When constructing a survival shelter, it is important to leave no trace and not damage the natural environment. In fact, a debris shelter constructed with dead branches and leaves can offer amazing protection from the elements for those in need.
Having the right wilderness survival skills is essential for those who venture out into the wilds. From knowing how to use tourniquets to being able to find food, these skills can save lives in emergency situations. Even if you never plan on venturing into the backcountry, learning wilderness survival skills can still help. For example, you can practice a few of these skills in your backyard to be better prepared for emergencies.
In a survival situation, being able to use what is around you to build a shelter from branches and other natural materials can make the difference between sleeping comfortably and hypothermia. This is one of the skills that teens will enjoy learning as they gain proficiency with wilderness survival.
The ability to signal for help is a valuable skill that is also essential for wilderness survival. Whether using a mirror, whistle or other means, it is important to know how to communicate your location and status.

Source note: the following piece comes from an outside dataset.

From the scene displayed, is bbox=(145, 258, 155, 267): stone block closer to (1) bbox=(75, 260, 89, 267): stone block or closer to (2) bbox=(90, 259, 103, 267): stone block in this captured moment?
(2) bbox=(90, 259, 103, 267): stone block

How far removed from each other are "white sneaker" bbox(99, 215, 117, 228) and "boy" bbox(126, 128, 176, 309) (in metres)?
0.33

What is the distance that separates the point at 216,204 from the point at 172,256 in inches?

This is especially useful if you are lost or separated from your group. Many people have survived in the wild without food or water, but being unable to communicate your location can lead to death quickly. Practicing this skill will help your teen be prepared for any wilderness survival situation they may find themselves in.
7. Water Purification
If the human body is composed of 78% water, it’s no surprise that finding and drinking clean water would be a priority for survival in the wilderness. Many lost people die due to dehydration or water-borne pathogens.
The best way to ensure that your body has enough water is to learn how to purify it on the fly. This can be done using a water filter, iodine tablets or boiling.
Another survival skill is the ability to keep calm and think clearly when faced with an emergency. This is especially important if you’re far away from rescue services. A basic first aid course can teach you how to handle a variety of situations like hypothermia and dressing wounds. It’s also good to practice setting snares and survival fishing techniques. Foraging skills are also useful for obtaining nutritious food.
If your wilderness adventure goes wrong, it’s important to know how to signal for help. This can include using light or fire, flags and markers, whistles and even a mirror.
Auditory signals, such as three sharp and evenly spaced blasts of a whistle or cracking rocks together, are an international signal for distress. This can be heard from a distance and will alert rescuers that you need help.
When constructing visual signals, remember that contrast is key. Bright colors like red or white will stand out against the surrounding wilderness. Also, use reflective material such as glow-in-the-dark survey tape or bird scare flash tape that can be found at garden centers to create eye catching marks on your gear or yourself.
9. Wilderness Medicine
Knot-tying, shelter building, emergency signaling and survival fishing are important skills to have for wilderness survival. These skills can help provide food, water, warmth and security in a survival situation. Additionally, many survival items have multiple uses such as fire-starters or flares that can double as emergency signals in the event of an emergency.
Wilderness medicine is the knowledge and ability to address injuries, illnesses, and emergencies outside of modern facilities. While most of the time, backcountry injuries are not life-threatening, it is important to know basic first aid skills such as dressing wounds and improvising tourniquets from materials available in the environment (e.g., wire, zip ties). Additionally, ACLS and BLS recertification is recommended.